Opinion: It’s clear what’s pulling the strings
September 2, 2020
Since the move to online instruction in the spring semester, The University of Alabama has shown lapses in its ability to make moral choices that keep its student body safe. This failure of leadership has led many students to believe that the University will return to online instruction in the weeks to come. If this is done the University must take steps to reimburse students and atone for the danger they have put students in.
Following spring break in March, the University forced the entire student body into online classes before even a single case was shown in Tuscaloosa. However, when there are now over 4,500 COVID-19 cases in Tuscaloosa County, the administration has decided that this is the perfect time to introduce 30,000 students to a battered and decrepit city. People have died, hospitals are overrun, businesses have closed and social life is nonexistent.
UA students have been socially starved since they left campus in March expecting to only be gone for a week or two. Five months later, they finally have a chance to return to Tuscaloosa, but the University expects them not to embrace their friends after months apart. They expect them not to cry, jump, dance and scream at the possibility of social interaction.
The UA System Board of Trustees does not seem to consider the impossibility of its expectations. They continue to blame students for the drastic increase in cases as if the environment on campus was perfectly designed to avoid the spread of the disease.
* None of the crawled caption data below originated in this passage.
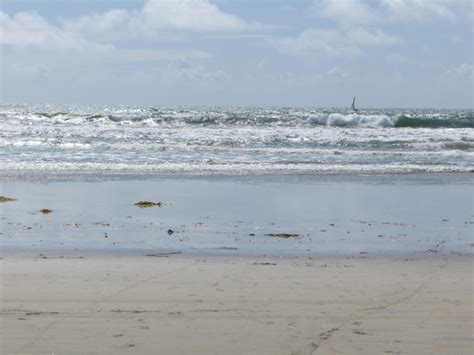 Oceanside Harbor Beach, Oceanside, CA - California Beaches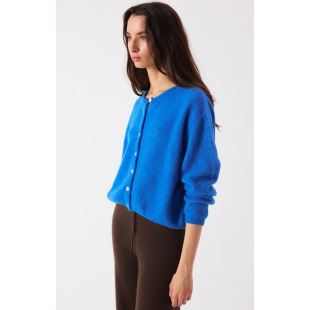 AMERICAN VINTAGE - CARDIGAN VITOW | CURACAO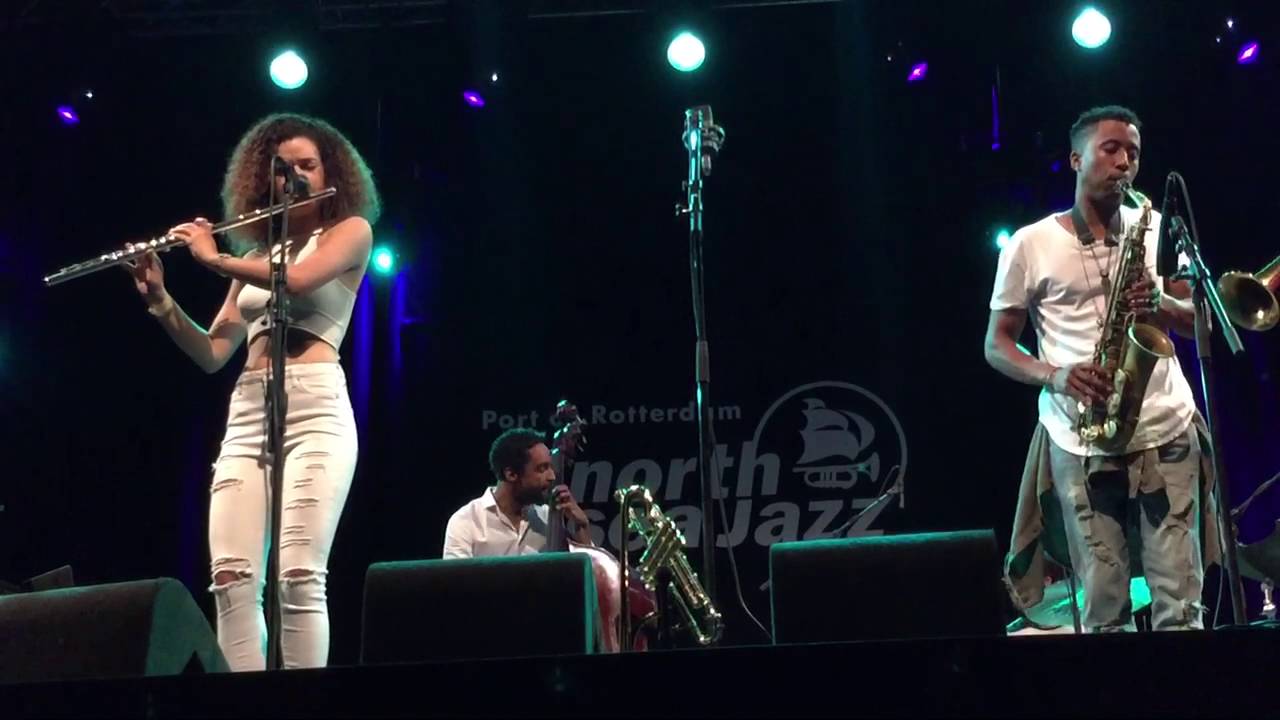 Christian Scott - Diaspora [live at North Sea Jazz 2016]
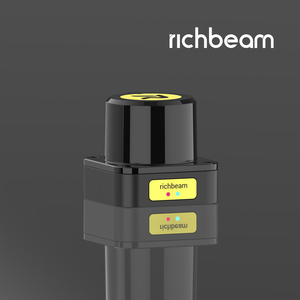 Barato moderno Korabeam1S navegación 3D Lidar escáner láser Sensor de rango Módulo de radar Lidar - Product Image 3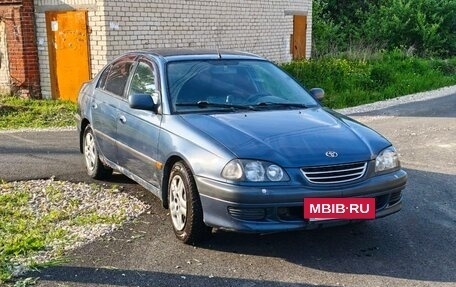 Toyota Avensis III рестайлинг, 2000 год, 230 000 рублей, 9 фотография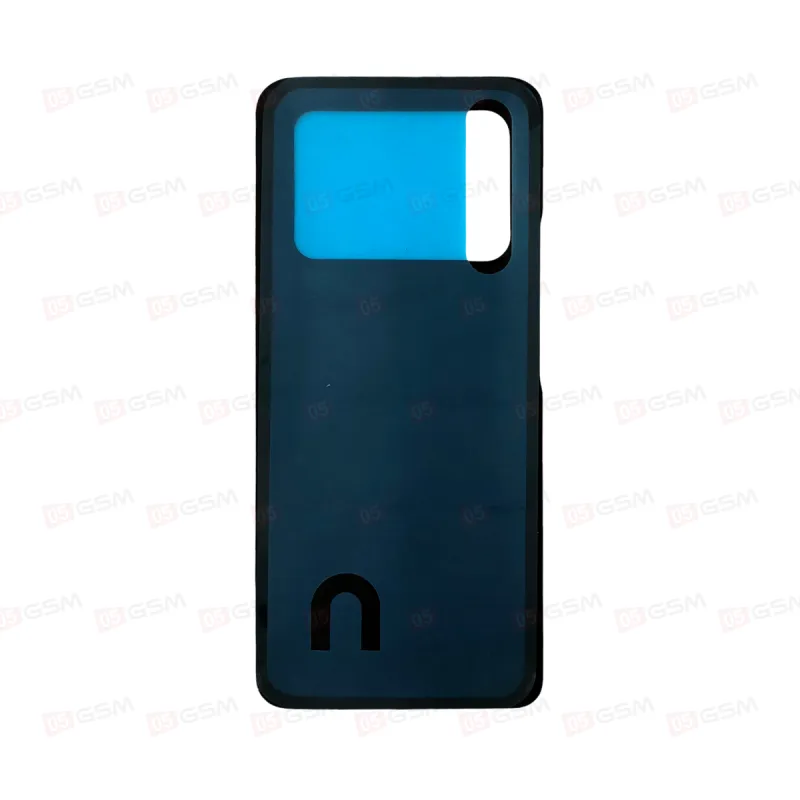 Крышка Xiaomi Mi 11 Ultra черная фото в интернет-магазине 05gsm.ru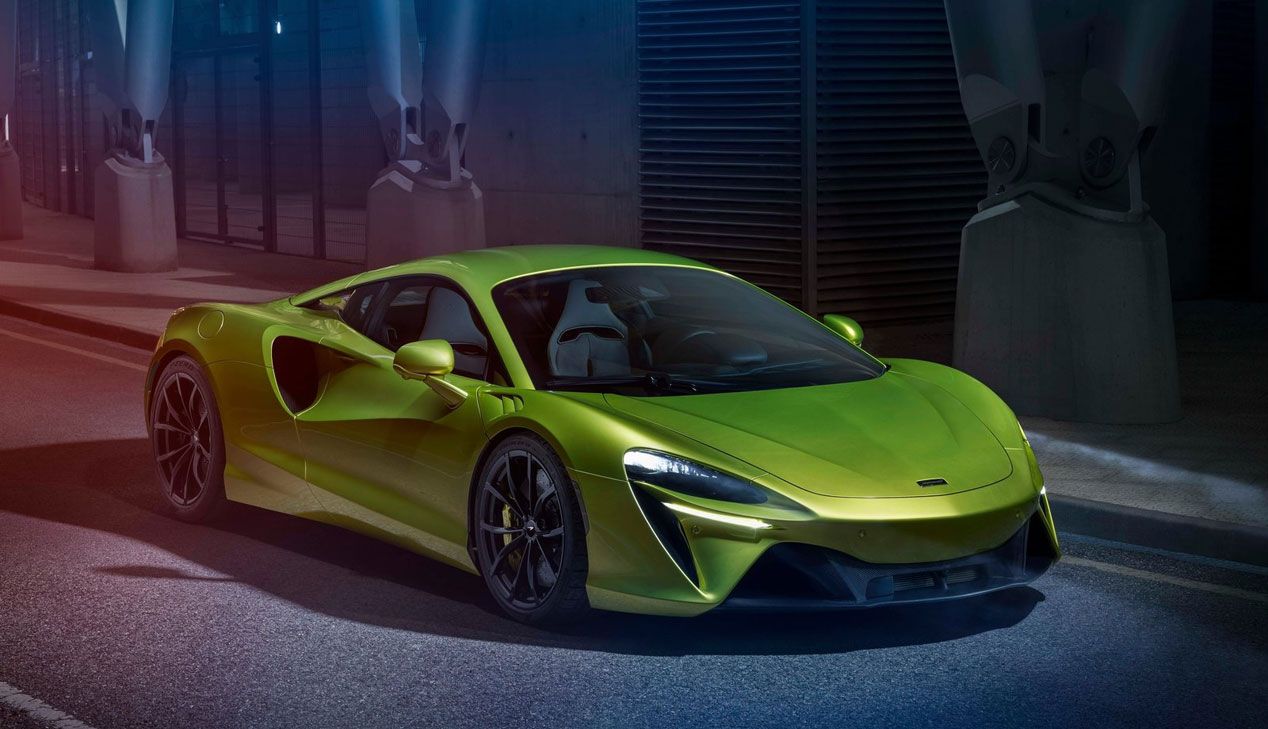 McLaren Artura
What did the University do to ensure a safe return? Administrators created a lackluster return plan that doubled as a desperate attempt to fool the public into thinking the University is an expert on COVID-19. The plan’s inherent lack of foresight and critical thought was enough to remind students and teachers alike of procrastinated homework submitted at the last minute.
The University wants us to do health checkups, yet does not provide us with the tools to answer all of the questions on the Healthcheck. The University of Georgia and Auburn University have both provided their students with thermometers, masks and hand sanitizer. These universities also distributed these materials before their students returned to campus.
The University did not widely announce its intention to provide masks to students until Aug. 17 and did not distribute these supplies until the first week of classes. However, we can rest assured the distributed masks that now litter the streets of campus will be useful if the squirrels become transmitters of this virus.
Even the squirrels seem to be more likely to wear the masks than some Tuscaloosa and Northport residents. I have seen people on and around campus wearing their masks below their noses or completely off with no regard for others. As for the masks distributed by the University, these incredibly basic fashion masks were wrapped up in packaging warning of possible poison contamination. It’s comforting for the student body to know that the University spared no expense in its fight against COVID-19.
The University can try to make amends for the obvious wrongs it has dealt to the student body. First and foremost, they must rescind the agreement that students were forced to sign before paying their student bills acknowledging that students would not receive a refund if the University were to move completely online. Then they must issue partial tuition refunds to all students.
Next, the University must refund the absurd parking pass prices that students were forced to pay to attend their hybrid classes just once or twice a week. They must then institute free parking for any in-person classes during the Spring 2021 semester.
The University should allow students the ability to either stay in their dorm for the entirety of the year or go home and receive a partial refund in accordance with the percentage of the amount of time left they had this semester. Those who choose to move out should then be given a $500 dollar credit for the expenses of moving their belongings to storage or back to their home.
After this the University must bring back the pass/fail option as Zoom lectures hinder the learning process of some students. Along with technical difficulties, some teachers’ inability to use the platform effectively and the possibility of becoming sick and missing class, there must be a plan to avoid academically punishing those who chose to attend classes this semester.
Finally, the Board of Trustees and President Stuart Bell should make a formal apology to the student body for the greed that drove them to put human lives at risk for the benefit of their bottom line. I call for the resignation of President Bell, who has long been indecisive in this pressing crisis and has been the face of the University’s lack of assumed culpability in the spread of COVID-19 in the Tuscaloosa community. Only then can he no longer blame the students for the University’s mistakes.